解るか?タイト、お前も今のままなら確実にあいつらの様になる。

これは糸の視せる事のない、だが、確かな来るべく現実の未来の話だ」

「あ…あ…」


 すぐに言葉を紡ぐ事が出来ない程、タイトは字実野の言葉に動揺していた。

 字実野の態度がこれまでと丸っきり違う事もその要因の一つだが、主たる要因はその発言に思い当たる節があったからだ。


 マキに出逢う迄、自分はどうだったか。

 正に字実野が言う、シックザールの老人達の状態そのものだった。

 しかも、彼らはタイトの様に糸視に不馴れな存在ではない。

 字実野の言う通りならば、長きに渡ってその力と向き合って来た人々の筈なのだ。

 だが、そんな人達でさえ。この厄介な糸の前にただただ押し潰される一方だったというのなら、それはタイトに衝撃を与えるに充分だった。


「タイト。お前はいいのか?

このまま、ババア共の様にあの小癪な糸に人生を狂わされ続けてよ?」

「そ…それは」

「俺は嫌だぜ、まっぴら御免だ。折角そこらの連中には無い力なんだ、それを有効に使わないなんて手はねぇ!

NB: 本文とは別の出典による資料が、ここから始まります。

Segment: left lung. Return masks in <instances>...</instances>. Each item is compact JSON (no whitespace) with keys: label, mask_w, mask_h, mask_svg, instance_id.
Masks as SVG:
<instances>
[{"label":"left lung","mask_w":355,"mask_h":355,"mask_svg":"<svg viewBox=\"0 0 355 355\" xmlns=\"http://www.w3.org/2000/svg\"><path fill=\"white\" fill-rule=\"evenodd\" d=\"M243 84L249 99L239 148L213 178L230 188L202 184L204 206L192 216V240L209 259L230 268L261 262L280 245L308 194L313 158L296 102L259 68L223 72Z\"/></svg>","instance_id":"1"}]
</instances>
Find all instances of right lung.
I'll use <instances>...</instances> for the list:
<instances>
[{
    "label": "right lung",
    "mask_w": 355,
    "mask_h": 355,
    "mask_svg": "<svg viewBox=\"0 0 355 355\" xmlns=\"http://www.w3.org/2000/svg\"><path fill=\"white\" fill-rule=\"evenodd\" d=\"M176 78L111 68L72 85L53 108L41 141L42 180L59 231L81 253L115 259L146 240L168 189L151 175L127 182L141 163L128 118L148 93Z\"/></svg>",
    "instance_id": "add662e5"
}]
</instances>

糸を使える奴が、力に、糸に飲まれちまうなんて、そんなこたぁあっちゃいけねぇんだよ!」

「あ…あなたは以前、みだりに力は使わないって!」

「おう、今だってそうさ!使い処はよく吟味してるし、そもそも使いたくても使いようがないのは、お前もよく知ってるだろ?

でもよ、封印しちまうこたぁねぇ、我慢するこたねぇんだ、タイト!」


 その豹変に動揺するばかりで、一向に考えの纏まらないタイトに追い討ちをかけるように字実野は畳みかける。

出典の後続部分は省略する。